Los usuarios de magia involucrados en combates fuera de sesión perderán 1 conjuro de cada nivel disponible para lanzamiento al azar de su reserva memorizada. Los recuperarán siempre que las circunstancias de tiempo 1:1 fuera de sesión lo permitan, en caso de que no sea posible, no los tendrán disponibles en la siguiente sesión presencial.
A algunos de los jugadores puede no atraerles la idea de poner en riesgo a sus PJ de esta manera entre sesiones; esos jugadores deberían regresar a la ciudad o entorno seguro al final de la sesión activa; aquellos con mayor tolerancia al riesgo no tendrán problema, pase lo que pase y podrán avanzar en el juego y en la consecución de sus propias agendas.

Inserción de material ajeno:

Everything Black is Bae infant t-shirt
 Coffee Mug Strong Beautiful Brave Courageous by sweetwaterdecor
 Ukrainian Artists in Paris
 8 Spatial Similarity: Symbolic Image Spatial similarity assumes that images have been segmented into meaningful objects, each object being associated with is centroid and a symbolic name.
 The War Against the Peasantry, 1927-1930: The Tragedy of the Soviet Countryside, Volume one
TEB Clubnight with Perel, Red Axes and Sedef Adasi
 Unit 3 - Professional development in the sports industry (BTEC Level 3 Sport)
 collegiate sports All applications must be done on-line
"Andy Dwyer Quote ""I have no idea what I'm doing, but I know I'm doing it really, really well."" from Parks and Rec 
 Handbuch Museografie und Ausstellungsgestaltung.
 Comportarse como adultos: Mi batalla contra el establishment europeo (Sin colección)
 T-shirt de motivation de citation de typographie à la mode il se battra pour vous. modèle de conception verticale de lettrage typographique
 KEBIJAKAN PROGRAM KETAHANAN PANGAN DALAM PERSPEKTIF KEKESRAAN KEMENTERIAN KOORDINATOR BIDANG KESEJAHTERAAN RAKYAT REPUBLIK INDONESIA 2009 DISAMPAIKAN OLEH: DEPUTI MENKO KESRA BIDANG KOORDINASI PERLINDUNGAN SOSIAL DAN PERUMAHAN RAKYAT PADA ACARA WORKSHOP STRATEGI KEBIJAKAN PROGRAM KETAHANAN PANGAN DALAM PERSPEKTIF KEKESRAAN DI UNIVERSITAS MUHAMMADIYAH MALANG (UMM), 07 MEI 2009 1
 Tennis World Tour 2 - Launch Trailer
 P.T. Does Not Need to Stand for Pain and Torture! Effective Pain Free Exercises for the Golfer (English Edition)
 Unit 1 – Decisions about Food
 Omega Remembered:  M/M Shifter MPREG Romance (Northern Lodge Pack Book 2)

En una campaña típica, donde no se registra el tiempo dentro de la mazmorra, es habitual que los jugadores digan "voy aquí" y simplemente muevan su miniatura a lo largo de la mazmorra, deteniéndose solo de vez en cuando cuando el DM les pide que hagan alguna tirada para ver si detectan una trampa (lo que a menudo alerta al jugador de que algo anda mal). Avanzan con confianza, sabiendo que las bestias que acechan en estos lugares olvidados son estáticas: no se mueven de sus puestos ni se renuevan. Los jugadores no temen a los aventureros rivales ni parecen preocupados de que la puerta que intentan revisar se abra antes de que puedan alcanzarla. Un sistema que regula de forma justa el ritmo de exploración de las mazmorras contribuye en gran medida a evitar esa repetición robótica (“Voy aquí, busco trampas… voy allá, busco trampas, desactivo la trampa… abro la puerta…”).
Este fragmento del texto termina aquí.